Reproduce verbatim every line from the one containing "this 1200×604 image." through the one containing "cracked asphalt [2, 548, 1270, 949]", including both of those lines.

## Dataset entries
────────────────────────────────────────

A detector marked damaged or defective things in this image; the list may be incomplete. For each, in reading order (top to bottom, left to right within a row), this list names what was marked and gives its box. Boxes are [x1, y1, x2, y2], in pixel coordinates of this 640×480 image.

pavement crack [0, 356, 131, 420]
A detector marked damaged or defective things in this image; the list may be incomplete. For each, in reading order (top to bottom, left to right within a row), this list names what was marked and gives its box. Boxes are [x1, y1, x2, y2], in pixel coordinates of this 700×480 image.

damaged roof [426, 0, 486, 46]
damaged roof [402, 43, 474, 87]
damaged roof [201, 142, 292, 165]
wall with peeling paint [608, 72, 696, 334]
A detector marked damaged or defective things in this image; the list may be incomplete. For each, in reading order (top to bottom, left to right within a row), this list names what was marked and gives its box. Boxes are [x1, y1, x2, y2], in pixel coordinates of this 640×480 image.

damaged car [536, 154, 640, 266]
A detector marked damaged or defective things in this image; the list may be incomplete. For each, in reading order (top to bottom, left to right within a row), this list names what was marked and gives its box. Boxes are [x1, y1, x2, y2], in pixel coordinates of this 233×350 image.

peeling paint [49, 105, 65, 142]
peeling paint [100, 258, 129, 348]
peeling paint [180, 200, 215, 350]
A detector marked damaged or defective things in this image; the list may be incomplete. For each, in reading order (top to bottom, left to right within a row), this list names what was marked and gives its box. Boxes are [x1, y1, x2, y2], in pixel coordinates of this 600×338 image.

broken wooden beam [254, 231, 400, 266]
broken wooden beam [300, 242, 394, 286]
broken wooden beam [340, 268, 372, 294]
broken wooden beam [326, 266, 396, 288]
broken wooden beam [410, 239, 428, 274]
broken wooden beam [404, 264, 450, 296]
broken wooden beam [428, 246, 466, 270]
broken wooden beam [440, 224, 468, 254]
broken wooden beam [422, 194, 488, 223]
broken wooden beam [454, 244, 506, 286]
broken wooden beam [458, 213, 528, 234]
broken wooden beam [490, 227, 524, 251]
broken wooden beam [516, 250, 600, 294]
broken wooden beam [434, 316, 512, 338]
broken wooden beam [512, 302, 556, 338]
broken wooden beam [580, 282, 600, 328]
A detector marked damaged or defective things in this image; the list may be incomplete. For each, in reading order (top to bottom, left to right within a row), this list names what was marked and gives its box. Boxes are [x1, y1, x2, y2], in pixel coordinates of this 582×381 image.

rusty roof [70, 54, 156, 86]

────────────────────────────────────────

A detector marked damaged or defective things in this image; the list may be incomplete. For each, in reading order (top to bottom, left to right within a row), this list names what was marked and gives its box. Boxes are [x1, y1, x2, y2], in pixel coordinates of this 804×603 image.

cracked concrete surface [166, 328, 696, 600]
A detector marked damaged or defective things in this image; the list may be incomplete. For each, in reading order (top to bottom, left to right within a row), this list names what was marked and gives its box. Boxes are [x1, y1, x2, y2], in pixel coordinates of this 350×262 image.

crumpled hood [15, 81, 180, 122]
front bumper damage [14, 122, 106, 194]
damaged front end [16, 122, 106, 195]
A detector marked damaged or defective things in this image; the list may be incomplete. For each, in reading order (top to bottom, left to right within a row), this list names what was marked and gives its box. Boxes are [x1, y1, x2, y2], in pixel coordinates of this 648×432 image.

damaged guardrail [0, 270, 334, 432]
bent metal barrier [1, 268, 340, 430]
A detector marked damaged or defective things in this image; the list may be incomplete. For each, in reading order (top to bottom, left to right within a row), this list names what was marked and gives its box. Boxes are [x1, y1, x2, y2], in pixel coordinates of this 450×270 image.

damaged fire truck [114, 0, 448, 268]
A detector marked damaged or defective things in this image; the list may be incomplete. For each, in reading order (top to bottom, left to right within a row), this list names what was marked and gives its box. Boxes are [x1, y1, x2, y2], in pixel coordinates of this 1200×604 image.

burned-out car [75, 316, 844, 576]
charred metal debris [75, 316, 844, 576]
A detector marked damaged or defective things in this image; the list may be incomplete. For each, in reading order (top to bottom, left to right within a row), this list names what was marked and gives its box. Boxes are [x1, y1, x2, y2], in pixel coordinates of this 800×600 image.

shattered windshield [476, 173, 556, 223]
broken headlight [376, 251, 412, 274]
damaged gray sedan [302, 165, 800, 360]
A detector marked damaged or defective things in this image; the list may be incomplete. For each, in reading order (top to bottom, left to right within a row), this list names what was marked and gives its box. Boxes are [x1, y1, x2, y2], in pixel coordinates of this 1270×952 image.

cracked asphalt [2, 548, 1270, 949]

────────────────────────────────────────

## Output for this exercise
A detector marked damaged or defective things in this image; the list may be incomplete. For each, in reading order (top to bottom, left to right within a row), this list names what was marked and gives its box. Boxes are [x1, y1, x2, y2], in pixel coordinates of this 1200×604 image.

burned-out car [75, 316, 844, 576]
charred metal debris [75, 316, 844, 576]
A detector marked damaged or defective things in this image; the list may be incomplete. For each, in reading order (top to bottom, left to right within a row), this list names what was marked and gives its box. Boxes are [x1, y1, x2, y2], in pixel coordinates of this 800×600 image.

shattered windshield [476, 173, 556, 223]
broken headlight [376, 251, 412, 274]
damaged gray sedan [302, 165, 800, 360]
A detector marked damaged or defective things in this image; the list may be incomplete. For each, in reading order (top to bottom, left to right within a row), this list names what was marked and gives its box. Boxes are [x1, y1, x2, y2], in pixel coordinates of this 1270×952 image.

cracked asphalt [2, 548, 1270, 949]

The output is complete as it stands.